Garantindo ter sido "um feminista toda a vida", refere o seu trabalho como prova: "É por isso que aponto o heteropatriarcado como parte do sistema de dominação. Muitas pessoas acharam que não devia colocar a dominação patriarcal no mesmo nível da classe e da raça."

Admite porém que apesar de ter tentado na prática "ser consistente" com a sua teoria, não foi. "Nunca somos totalmente consistentes, já se sabe. E uma pessoa da minha geração, particularmente no passado, cometeu certos atos incorretos, erros, mas nunca crimes.
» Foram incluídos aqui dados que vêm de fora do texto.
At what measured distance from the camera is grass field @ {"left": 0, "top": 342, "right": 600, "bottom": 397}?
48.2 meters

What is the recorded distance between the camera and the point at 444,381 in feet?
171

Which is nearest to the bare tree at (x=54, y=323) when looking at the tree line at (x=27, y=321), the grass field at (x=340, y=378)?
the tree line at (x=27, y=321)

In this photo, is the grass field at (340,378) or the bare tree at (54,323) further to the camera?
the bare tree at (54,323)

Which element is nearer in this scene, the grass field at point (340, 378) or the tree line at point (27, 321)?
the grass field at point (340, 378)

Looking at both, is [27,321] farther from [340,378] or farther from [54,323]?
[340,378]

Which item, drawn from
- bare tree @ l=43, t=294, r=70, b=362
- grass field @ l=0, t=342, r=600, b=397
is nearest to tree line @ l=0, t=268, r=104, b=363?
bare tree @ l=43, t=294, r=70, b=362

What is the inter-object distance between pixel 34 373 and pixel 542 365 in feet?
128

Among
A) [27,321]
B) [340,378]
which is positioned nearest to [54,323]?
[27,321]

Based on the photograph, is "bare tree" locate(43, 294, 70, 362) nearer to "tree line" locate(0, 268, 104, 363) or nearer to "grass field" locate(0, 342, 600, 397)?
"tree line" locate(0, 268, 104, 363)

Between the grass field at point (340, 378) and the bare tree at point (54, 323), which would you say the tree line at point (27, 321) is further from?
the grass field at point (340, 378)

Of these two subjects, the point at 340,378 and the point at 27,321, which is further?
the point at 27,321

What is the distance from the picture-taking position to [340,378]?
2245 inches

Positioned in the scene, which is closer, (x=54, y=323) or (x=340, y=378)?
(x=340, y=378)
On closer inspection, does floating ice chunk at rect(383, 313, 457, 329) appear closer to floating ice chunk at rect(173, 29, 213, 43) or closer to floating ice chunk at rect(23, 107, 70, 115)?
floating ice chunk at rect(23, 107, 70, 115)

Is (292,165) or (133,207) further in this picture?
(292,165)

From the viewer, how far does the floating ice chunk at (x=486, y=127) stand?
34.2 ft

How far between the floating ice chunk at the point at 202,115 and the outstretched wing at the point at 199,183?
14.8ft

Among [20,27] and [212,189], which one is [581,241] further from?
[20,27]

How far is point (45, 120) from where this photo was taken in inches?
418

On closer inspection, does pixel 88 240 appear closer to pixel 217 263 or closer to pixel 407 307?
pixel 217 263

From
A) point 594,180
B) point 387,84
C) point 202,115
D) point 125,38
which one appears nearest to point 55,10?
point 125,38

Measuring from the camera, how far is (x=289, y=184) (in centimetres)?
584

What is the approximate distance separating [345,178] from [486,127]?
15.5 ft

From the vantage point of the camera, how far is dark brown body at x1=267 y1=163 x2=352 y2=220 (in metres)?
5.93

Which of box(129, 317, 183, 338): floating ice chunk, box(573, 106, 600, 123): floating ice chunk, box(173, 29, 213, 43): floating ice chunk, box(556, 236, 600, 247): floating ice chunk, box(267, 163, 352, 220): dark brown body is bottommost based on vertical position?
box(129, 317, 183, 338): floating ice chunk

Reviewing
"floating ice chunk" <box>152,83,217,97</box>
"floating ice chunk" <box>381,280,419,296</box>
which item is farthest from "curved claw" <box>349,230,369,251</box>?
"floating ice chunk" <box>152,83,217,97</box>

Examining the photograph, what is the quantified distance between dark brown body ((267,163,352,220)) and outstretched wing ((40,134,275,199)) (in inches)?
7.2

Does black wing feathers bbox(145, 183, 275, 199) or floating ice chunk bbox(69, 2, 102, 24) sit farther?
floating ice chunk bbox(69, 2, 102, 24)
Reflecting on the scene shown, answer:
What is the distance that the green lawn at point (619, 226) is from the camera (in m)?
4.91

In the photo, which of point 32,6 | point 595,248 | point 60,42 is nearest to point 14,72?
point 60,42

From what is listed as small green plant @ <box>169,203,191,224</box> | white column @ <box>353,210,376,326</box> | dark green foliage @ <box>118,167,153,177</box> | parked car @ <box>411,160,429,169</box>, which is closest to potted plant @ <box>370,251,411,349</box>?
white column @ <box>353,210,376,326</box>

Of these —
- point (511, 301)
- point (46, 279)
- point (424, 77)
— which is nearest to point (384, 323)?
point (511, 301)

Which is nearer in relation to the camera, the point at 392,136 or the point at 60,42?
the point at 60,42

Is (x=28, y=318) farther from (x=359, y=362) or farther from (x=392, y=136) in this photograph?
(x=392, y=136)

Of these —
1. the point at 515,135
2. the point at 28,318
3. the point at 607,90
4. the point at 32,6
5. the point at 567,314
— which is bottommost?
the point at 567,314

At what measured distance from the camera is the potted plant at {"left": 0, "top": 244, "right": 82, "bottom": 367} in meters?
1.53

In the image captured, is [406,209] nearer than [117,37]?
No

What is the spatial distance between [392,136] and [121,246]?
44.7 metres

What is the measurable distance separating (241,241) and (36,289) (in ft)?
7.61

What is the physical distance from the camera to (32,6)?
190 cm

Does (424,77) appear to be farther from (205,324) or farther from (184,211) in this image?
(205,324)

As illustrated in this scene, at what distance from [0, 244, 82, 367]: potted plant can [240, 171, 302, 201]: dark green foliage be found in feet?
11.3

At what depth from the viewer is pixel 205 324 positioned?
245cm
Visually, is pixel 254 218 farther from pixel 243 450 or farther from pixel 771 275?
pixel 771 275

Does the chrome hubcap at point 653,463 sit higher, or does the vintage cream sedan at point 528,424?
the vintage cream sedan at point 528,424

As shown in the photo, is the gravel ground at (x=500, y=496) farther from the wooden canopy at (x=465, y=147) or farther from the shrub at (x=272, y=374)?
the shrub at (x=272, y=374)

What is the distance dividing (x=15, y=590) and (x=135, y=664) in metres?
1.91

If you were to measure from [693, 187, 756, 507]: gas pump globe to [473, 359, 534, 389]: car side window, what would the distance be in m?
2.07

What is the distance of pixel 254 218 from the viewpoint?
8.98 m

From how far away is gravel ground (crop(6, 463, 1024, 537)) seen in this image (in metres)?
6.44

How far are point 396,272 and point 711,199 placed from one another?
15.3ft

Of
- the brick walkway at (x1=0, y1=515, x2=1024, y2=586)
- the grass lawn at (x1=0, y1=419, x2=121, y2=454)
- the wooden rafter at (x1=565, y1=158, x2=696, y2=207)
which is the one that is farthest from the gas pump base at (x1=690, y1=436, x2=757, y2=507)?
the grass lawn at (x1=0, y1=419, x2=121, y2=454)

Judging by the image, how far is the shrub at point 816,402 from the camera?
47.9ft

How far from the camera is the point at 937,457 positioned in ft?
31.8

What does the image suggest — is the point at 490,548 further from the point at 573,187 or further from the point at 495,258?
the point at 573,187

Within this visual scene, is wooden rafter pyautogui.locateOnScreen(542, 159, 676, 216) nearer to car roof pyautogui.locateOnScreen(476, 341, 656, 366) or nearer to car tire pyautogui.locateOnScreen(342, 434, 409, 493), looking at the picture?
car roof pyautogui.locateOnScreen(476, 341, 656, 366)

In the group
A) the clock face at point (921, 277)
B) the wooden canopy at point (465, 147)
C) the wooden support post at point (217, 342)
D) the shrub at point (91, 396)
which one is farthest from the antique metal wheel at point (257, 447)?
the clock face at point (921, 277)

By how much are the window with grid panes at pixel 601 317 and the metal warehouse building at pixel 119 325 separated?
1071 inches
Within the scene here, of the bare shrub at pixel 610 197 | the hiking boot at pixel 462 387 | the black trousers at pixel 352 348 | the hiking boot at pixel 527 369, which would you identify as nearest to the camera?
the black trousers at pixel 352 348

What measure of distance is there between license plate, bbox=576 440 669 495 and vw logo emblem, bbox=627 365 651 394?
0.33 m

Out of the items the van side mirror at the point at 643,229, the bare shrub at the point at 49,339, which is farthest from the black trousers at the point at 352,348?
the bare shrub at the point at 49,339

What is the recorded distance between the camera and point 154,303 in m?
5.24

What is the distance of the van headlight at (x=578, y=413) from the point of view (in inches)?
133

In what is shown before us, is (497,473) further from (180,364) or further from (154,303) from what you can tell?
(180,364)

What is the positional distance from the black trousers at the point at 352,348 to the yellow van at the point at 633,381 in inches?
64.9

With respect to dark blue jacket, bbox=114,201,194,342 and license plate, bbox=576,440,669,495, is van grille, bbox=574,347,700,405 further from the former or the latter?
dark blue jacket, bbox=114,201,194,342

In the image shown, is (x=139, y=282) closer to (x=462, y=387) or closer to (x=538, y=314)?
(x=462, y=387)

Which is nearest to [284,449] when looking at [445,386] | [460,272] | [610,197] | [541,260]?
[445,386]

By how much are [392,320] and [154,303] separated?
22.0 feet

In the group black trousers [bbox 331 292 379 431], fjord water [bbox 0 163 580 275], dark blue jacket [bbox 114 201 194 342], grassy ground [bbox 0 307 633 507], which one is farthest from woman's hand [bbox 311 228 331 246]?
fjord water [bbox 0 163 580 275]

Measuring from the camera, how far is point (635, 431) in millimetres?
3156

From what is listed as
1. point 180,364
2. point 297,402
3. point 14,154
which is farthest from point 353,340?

Coisas incorretas que podem ser consideradas coisas machistas e chauvinistas, como dizer "hoje está particularmente bonita" ou "muito bem vestida" - coisas que hoje não se podem dizer mas que em 2010, 2000, provavelmente podia dizer e não era ofensivo. Há realmente uma mudança na sociedade e temos de a respeitar. Temos de viver no nosso tempo. Se há desigualdades de poder? Claro, na academia e em geral, e tenho lutado contra elas. Mas no meio de uma luta justa há uma coisa muito injusta, a meu ver."

Destaquedestaque"Sou quase a única voz em Portugal contra a guerra na Ucrânia. Fui muito contra a invasão ilegal da Ucrânia pela Rússia. Mas sei que esta guerra foi provocada pelos EUA para neutralizar a Rússia - e para tentar neutralizar a China. (...) O que tenho dito causou escândalo e havia interesse em calar-me. E de facto calaram-me."

Fala também das divisões na esquerda - "É uma infelicidade e estamos num período em que há muitas divisões e usualmente são as pessoas de esquerda q são vítimas destas coisas. Estamos a destruir o pensamento crítico" -, apontando-se como um "alvo" por "razões diferentes e de forma muito injusta."

Uma das razões, diz suspeitar, é a sua posição sobre a guerra na Ucrânia. "Sou quase a única voz em Portugal contra a guerra na Ucrânia. Fui muito contra a invasão ilegal da Ucrânia pela Rússia. Mas a partir desse momento, porque vivo nos EUA há tanto tempo, sei que esta guerra foi provocada pelos EUA para neutralizar a Rússia - e para tentar neutralizar a China. (...) Sou quase a única figura pública conhecida a dizer isto nos jornais. (...) O que tenho dito causou escândalo e havia interesse em calar-me. E de facto calaram-me - publico as minhas crónicas mas não nos principais jornais, como costumava fazer."

Queixa-se até de não lhe darem sequer voz para se defender: "Não posso ir para os jornais expor a minha posição, porque dizem "OK, é a sua posição mas a posição da mulher prevalece". Acho que em 90% dos casos podem estar certos, mas às vezes estão errados."

Sublinhando que aguarda poder apresentar as provas - "hard facts", "documentos, emails, faxes" - à comissão independente que o CES anunciou para investigar o caso (e que três meses depois ainda não foi, como noticiou o Público, nomeada), exemplifica com o que considera ser "a refutação completa" que publicou das acusações que lhe foram feitas pela ativista indígena Moira Millán, através de mails que alegadamente esta trocou consigo desde 2010 (quando teria ocorrido a agressão sexual de que ela se diz vítima) e 2014, lamentando: "Um dos problemas é que as pessoas já nem leem as refutações, por se se está em "tolerância zero", o que conta é a denúncia. E não é verdade, porque temos de ver os factos."

Por fim, comenta: "Espero que a verdade triunfe. Isto faz parte da nossa vida no mundo, tenho de ser um sociólogo no meu tempo. E como não tenho um partido, uma igreja, uma sociedade secreta para me proteger, estou só em campo aberto. Nunca esperei que abordasse esta questão [dirigindo-se ao entrevistador, que se manteve calado durante toda esta parte, com cerca de 30 minutos, da entrevista], e poderia dizer "essa não, porque está sob investigação". Mas gostei de falar consigo. E assim fica a perceber o que sinto sobre isto."